Records from a set of spatial questions

***

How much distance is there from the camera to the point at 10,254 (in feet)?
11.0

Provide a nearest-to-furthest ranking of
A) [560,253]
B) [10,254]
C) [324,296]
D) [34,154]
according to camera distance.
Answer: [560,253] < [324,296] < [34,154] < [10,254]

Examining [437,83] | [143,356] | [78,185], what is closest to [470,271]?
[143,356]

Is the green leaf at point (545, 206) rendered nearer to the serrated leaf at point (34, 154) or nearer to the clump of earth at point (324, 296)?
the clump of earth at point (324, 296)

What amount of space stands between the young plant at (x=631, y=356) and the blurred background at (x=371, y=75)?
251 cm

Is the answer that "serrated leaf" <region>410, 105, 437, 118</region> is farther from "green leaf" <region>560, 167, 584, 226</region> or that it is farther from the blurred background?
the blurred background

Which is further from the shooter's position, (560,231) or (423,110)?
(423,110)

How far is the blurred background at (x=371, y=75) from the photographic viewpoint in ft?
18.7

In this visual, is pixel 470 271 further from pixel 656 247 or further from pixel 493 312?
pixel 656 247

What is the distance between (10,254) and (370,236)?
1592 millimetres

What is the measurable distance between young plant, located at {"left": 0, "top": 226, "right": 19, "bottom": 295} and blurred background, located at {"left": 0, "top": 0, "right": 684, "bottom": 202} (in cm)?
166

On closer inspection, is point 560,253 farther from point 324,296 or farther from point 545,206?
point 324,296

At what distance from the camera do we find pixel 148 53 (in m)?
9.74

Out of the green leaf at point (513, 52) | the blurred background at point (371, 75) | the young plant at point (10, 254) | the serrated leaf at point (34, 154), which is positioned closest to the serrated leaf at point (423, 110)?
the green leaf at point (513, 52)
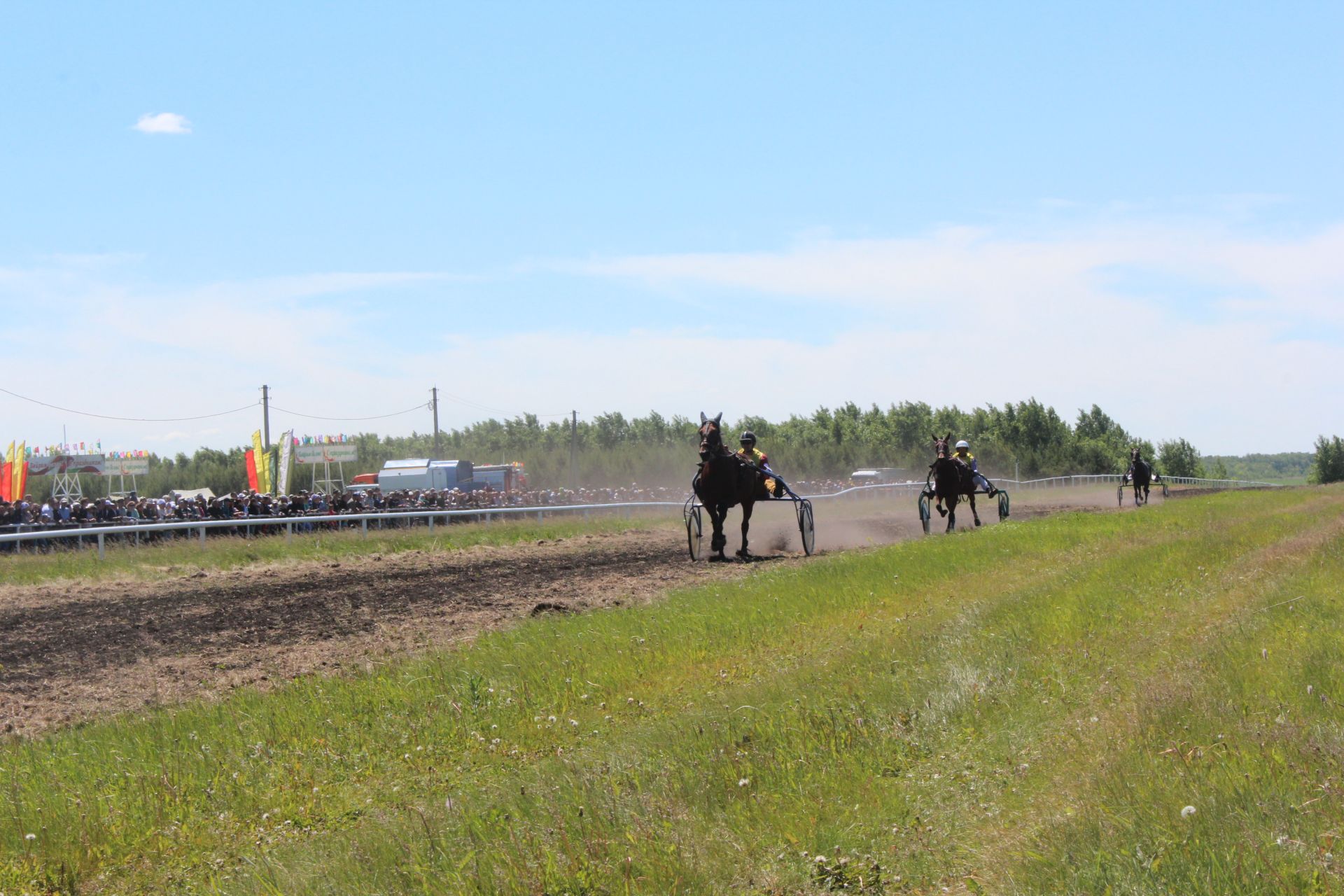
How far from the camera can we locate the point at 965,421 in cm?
10188

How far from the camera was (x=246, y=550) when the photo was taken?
2277cm

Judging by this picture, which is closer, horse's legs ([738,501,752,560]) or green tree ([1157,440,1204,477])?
horse's legs ([738,501,752,560])

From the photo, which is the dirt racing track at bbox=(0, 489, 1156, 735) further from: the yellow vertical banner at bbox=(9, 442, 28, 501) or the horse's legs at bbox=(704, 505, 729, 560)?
the yellow vertical banner at bbox=(9, 442, 28, 501)

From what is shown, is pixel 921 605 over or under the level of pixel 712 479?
under

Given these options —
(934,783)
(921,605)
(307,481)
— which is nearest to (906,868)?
(934,783)

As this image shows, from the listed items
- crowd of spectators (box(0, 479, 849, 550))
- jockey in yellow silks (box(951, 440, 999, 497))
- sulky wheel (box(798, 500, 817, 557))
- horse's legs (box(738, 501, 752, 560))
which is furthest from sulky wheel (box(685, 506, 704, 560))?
crowd of spectators (box(0, 479, 849, 550))

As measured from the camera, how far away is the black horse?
19250 millimetres

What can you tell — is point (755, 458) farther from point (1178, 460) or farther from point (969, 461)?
point (1178, 460)

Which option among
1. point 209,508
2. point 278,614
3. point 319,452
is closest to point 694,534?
point 278,614

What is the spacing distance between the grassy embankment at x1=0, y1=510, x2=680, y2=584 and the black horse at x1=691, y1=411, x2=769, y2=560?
21.6 feet

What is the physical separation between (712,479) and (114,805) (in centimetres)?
1363

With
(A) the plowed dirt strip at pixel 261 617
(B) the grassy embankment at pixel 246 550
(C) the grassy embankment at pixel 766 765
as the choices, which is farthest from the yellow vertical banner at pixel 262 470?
(C) the grassy embankment at pixel 766 765

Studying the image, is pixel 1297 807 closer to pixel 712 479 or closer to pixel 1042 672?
pixel 1042 672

***

-- Prompt --
Output every line of the records above as a JSON list of strings, one string per line, omitting blank lines. Leave the pictures out of the output.

-- Full answer --
[
  "How much distance is there from the camera to the point at 10,254 (in feet)?",
  "11.0",
  "Provide a nearest-to-furthest ranking of",
  "A) [560,253]",
  "B) [10,254]",
  "C) [324,296]",
  "D) [34,154]",
  "according to camera distance.",
  "Answer: [560,253] < [324,296] < [34,154] < [10,254]",
  "Examining [437,83] | [143,356] | [78,185], what is closest to [470,271]?",
  "[143,356]",
  "Is the green leaf at point (545, 206) rendered nearer to the serrated leaf at point (34, 154) or nearer to the clump of earth at point (324, 296)?",
  "the clump of earth at point (324, 296)",
  "What amount of space stands between the young plant at (x=631, y=356) and the blurred background at (x=371, y=75)?",
  "251 cm",
  "Is the answer that \"serrated leaf\" <region>410, 105, 437, 118</region> is farther from \"green leaf\" <region>560, 167, 584, 226</region> or that it is farther from the blurred background?",
  "the blurred background",
  "Which is further from the shooter's position, (560,231) or (423,110)?",
  "(423,110)",
  "How far is the blurred background at (x=371, y=75) from the photographic viewpoint in ft?",
  "18.7",
  "In this visual, is pixel 470 271 further from pixel 656 247 or further from pixel 493 312?",
  "pixel 656 247",
  "What is the distance between (10,254) and (370,236)?",
  "1592 millimetres",
  "What is the measurable distance between young plant, located at {\"left\": 0, \"top\": 226, \"right\": 19, \"bottom\": 295} and blurred background, located at {\"left\": 0, \"top\": 0, \"right\": 684, \"bottom\": 202} (in cm)?",
  "166",
  "On closer inspection, is point 560,253 farther from point 324,296 or farther from point 545,206?",
  "point 324,296",
  "At what distance from the camera do we find pixel 148 53 (in m)?",
  "9.74",
  "Out of the green leaf at point (513, 52) | the blurred background at point (371, 75) | the young plant at point (10, 254) | the serrated leaf at point (34, 154), which is positioned closest to the serrated leaf at point (423, 110)?",
  "the green leaf at point (513, 52)",
  "How far from the camera can we locate the point at 965,421 in cm?",
  "10188",
  "How far from the camera was (x=246, y=550) when the photo was taken?",
  "2277cm",
  "Judging by this picture, which is closer, horse's legs ([738,501,752,560]) or green tree ([1157,440,1204,477])?",
  "horse's legs ([738,501,752,560])",
  "From the photo, which is the dirt racing track at bbox=(0, 489, 1156, 735) further from: the yellow vertical banner at bbox=(9, 442, 28, 501) or the horse's legs at bbox=(704, 505, 729, 560)?",
  "the yellow vertical banner at bbox=(9, 442, 28, 501)",
  "From what is shown, is pixel 921 605 over or under the level of pixel 712 479?",
  "under",
  "Given these options —",
  "(934,783)",
  "(921,605)",
  "(307,481)",
  "— which is nearest to (906,868)?",
  "(934,783)",
  "As this image shows, from the listed items",
  "- crowd of spectators (box(0, 479, 849, 550))",
  "- jockey in yellow silks (box(951, 440, 999, 497))",
  "- sulky wheel (box(798, 500, 817, 557))",
  "- horse's legs (box(738, 501, 752, 560))",
  "which is furthest from sulky wheel (box(685, 506, 704, 560))?",
  "crowd of spectators (box(0, 479, 849, 550))",
  "As measured from the camera, how far away is the black horse?",
  "19250 millimetres",
  "What can you tell — is point (755, 458) farther from point (1178, 460) or farther from point (969, 461)?",
  "point (1178, 460)",
  "Which option among",
  "1. point 209,508",
  "2. point 278,614",
  "3. point 319,452",
  "is closest to point 694,534?",
  "point 278,614",
  "What is the spacing distance between the grassy embankment at x1=0, y1=510, x2=680, y2=584 and the black horse at x1=691, y1=411, x2=769, y2=560?",
  "21.6 feet",
  "What is the physical separation between (712,479) and (114,805) (in centimetres)?",
  "1363",
  "With",
  "(A) the plowed dirt strip at pixel 261 617",
  "(B) the grassy embankment at pixel 246 550",
  "(C) the grassy embankment at pixel 766 765",
  "as the choices, which is farthest from the yellow vertical banner at pixel 262 470?",
  "(C) the grassy embankment at pixel 766 765",
  "Studying the image, is pixel 1297 807 closer to pixel 712 479 or closer to pixel 1042 672?",
  "pixel 1042 672"
]